Тело измучено, но я киваю, потому что знаю, что Роуни тоже тяжело. Он уходит, и я вожусь с малышней, развлекая их сказками, а они по очереди облизывают сладость. Я тоже пробую разок — заслужила. Конфета сладкая, вся из сахара, и после нее во рту еще долго кислость. Закрываю глаза, представляя, что мне достался весь леденец, а когда открываю — Роуни уже вернулся. В руках у него лепешки и кусок ветчины. Лицо застывшее, будто увидел призрака, видно красное пятно — к утру расползется синяк.
— Куда вы уходите? — спрашиваю, хоть знаю, что не ответит.
— Ты еще совсем малышка, Шайни, будешь постарше — расскажу.
Меня гложет любопытство, но к горлу подкатывает ледяная волна, и я чувствую, что совсем не хочу становиться старше. Не хочу знать, куда уходит старейшина, чтоб раздобыть нам еды.
Мы греем воду, разливаем травяной чай по кружкам и разламываем лепешки. Они пахнут изумительно, я жую с наслаждением, облизывая крошки с губ. Самая вкусная еда — та, которую приносит Роуни. Он возвращается черней тучи, но приносит таких вкусных блюд, что, я уверена, не подают даже Его Величеству.
— Попробуй завтра снова, Шайни, — просит Роуни. К еде он даже не притронулся. Ложится к себе в гамак и прикрывает лицо обрезом ткани.
— Я попробую, — обещаю ему, хоть знаю, что моя еда и вполовину не будет такой же вкусной, как его.
Ночью мы тихо спим. Пару раз я просыпаюсь и слушаю, как ровно дышит во сне Роуни, как топают за дверцей лачуги стражники гетто. Перед рассветом начинает петь залетный соловей — я просыпаюсь от его трелей.

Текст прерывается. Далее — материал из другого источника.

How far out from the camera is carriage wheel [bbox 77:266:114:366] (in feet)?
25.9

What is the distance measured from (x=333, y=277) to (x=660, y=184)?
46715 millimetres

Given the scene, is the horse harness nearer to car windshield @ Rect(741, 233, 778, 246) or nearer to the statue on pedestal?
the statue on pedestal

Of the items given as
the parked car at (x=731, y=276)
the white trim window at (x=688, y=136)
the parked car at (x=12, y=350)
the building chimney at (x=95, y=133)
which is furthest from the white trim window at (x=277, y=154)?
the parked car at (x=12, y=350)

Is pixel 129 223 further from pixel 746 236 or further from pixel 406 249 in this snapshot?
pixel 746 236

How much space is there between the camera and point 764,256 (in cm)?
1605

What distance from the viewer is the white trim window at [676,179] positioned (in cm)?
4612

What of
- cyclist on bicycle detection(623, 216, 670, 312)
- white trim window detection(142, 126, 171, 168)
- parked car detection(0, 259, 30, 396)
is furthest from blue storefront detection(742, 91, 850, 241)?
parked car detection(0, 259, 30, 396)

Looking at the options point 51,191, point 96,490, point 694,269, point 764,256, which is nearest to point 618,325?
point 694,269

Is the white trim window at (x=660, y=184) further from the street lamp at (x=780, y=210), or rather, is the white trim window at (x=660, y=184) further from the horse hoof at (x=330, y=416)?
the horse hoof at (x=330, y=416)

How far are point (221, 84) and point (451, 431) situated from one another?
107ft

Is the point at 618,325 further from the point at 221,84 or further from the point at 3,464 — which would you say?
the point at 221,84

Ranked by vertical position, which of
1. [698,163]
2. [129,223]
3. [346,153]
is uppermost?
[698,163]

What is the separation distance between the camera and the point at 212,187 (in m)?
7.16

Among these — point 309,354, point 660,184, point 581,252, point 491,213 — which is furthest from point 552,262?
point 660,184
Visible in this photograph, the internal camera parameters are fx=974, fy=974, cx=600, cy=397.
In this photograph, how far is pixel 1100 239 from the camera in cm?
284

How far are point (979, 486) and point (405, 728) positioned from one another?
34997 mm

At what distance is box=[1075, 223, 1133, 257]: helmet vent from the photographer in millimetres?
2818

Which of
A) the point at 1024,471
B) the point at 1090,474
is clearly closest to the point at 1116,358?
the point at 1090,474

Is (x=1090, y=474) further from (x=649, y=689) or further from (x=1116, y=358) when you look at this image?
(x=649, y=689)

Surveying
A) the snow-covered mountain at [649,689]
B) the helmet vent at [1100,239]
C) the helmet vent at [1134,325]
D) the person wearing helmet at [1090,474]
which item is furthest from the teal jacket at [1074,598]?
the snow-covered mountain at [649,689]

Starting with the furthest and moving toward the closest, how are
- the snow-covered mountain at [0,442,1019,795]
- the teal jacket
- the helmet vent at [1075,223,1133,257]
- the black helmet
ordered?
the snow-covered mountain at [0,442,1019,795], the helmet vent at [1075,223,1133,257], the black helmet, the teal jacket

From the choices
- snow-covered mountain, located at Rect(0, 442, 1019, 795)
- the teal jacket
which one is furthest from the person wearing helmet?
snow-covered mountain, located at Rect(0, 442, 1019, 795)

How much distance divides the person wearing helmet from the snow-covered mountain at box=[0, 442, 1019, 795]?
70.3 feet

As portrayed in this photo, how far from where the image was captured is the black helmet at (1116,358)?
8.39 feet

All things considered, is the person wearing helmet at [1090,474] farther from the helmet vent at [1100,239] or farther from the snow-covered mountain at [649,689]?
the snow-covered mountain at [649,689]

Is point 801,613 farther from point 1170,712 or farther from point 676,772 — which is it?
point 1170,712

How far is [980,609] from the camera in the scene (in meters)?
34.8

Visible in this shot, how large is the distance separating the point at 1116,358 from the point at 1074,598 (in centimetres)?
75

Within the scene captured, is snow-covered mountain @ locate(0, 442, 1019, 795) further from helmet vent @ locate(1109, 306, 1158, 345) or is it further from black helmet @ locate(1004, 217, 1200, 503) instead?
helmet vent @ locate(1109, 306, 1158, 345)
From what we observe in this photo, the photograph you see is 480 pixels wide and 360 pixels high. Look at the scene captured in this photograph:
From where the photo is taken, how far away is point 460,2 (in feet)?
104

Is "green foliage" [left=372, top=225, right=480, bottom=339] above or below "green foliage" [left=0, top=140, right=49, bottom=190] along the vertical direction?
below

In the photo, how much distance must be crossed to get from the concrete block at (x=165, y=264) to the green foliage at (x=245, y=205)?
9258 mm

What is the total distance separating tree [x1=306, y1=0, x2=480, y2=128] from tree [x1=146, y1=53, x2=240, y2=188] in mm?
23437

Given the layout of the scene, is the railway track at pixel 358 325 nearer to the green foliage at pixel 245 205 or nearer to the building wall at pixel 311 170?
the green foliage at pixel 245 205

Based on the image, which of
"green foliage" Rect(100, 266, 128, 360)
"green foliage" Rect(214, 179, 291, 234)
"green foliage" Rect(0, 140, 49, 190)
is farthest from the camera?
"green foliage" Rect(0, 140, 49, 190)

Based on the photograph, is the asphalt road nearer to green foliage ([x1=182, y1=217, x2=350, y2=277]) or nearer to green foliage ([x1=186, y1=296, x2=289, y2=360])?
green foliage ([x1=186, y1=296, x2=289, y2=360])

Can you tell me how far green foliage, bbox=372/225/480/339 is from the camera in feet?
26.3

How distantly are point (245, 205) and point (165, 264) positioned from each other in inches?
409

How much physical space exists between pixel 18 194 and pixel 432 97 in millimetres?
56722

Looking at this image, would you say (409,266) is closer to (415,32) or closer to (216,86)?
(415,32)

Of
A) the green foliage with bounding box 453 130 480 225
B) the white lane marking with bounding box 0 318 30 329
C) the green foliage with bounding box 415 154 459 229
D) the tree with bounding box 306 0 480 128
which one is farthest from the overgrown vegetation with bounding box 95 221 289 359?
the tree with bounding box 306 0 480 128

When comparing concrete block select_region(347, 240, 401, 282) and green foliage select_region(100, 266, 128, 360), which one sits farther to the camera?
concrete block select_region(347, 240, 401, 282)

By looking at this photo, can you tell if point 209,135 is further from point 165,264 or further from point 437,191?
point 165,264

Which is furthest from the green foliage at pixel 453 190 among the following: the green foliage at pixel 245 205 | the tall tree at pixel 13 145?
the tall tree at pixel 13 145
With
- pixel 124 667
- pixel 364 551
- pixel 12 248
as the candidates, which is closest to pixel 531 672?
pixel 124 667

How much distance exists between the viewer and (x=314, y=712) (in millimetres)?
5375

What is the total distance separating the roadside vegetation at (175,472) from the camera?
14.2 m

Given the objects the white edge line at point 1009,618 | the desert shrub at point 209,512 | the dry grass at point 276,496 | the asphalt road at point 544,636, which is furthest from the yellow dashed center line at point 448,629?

— Побегу туда же, — целую по очереди малышей, пока они сонно трут глаза, и выбегаю из лачуги. Прежде, до Площади, у нас бывал завтрак. Роуни тогда занимался переписью писем, помогал другим элвен связаться с родственниками в гетто за Океаном. Я следила за тем, как он водит пером по пергаменту, и меня охватывал трепет. Из неровных черточек рождалась вязь, которую Роуни понимал, но — чудо! — понимали другие тоже. Я так хотела научиться читать, что Роуни взялся учить меня, и мы даже продвинулись до слогов, а потом началась Площадь. Восстание, встреча с ополчением, гвардейцы… Хуже всего были гвардейцы. Ополчены, объяснял мне Роуни, ничего толком не умели. Махали своими железяками, пока элвен расстреливали их со стен. Гвардейцы были другими: обученные воины. Я пряталась в лачуге
два дня подряд, вместе с малышами, а где был Роуни — я не знаю.Ноги несут назад, к посту, где вчера встретился добрый стражник. Хочу поглядеть, кем его заменили.
Там пусто.
Бегу дальше, к внутренним воротам в Город, и натыкаюсь на патруль гвардейцев. Вижу знакомое лицо — мой вчерашний спаситель. Почти сталкиваюсь с ним, а потом отступаю и замираю. Ни то от страха, ни то от ожидания.
— Эй, малышка, снова ты! — гвардеец улыбается. Доспех у него начищен, рукоять меча истерта. Роуни научил смотреть туда и угадывать, сколько лет меч был в ходу. По гвардейцу кажется, что он в бою всю свою жизнь.
— Я на рынок, — слова вылетают прежде, чем я успеваю поостеречься.
— У тебя есть деньги? — удивляется гвардеец.
Прячу глаза, утыкаюсь взглядом в песок переулка.
— На, лови, малышка, купи еды, — говорит гвардеец и бросает монету.
Я хватаю и не могу поверить своему счастью. Серебряшка! Можно неделю покупать рыбные головы и варить суп с ароматной капустой. Улыбаюсь, а он, видно, по улыбке понимает, как обрадовал меня.
— Смотри, малышка, веди себя хорошо, — гвардеец улыбается, его патруль идет дальше, пропуская меня. Я слышу, как одобрительно шепчутся солдаты за моей спиной: «Глаза добрые, видел? Красавица будет!». Бегу еще быстрей, пряча монету за щекой, и врываюсь в рыбные ряды, точно нож в мясо. Ловко, быстро, добегаю до лавочника, у которого вчера была самая свежая рыба, и протягиваю серебряшку.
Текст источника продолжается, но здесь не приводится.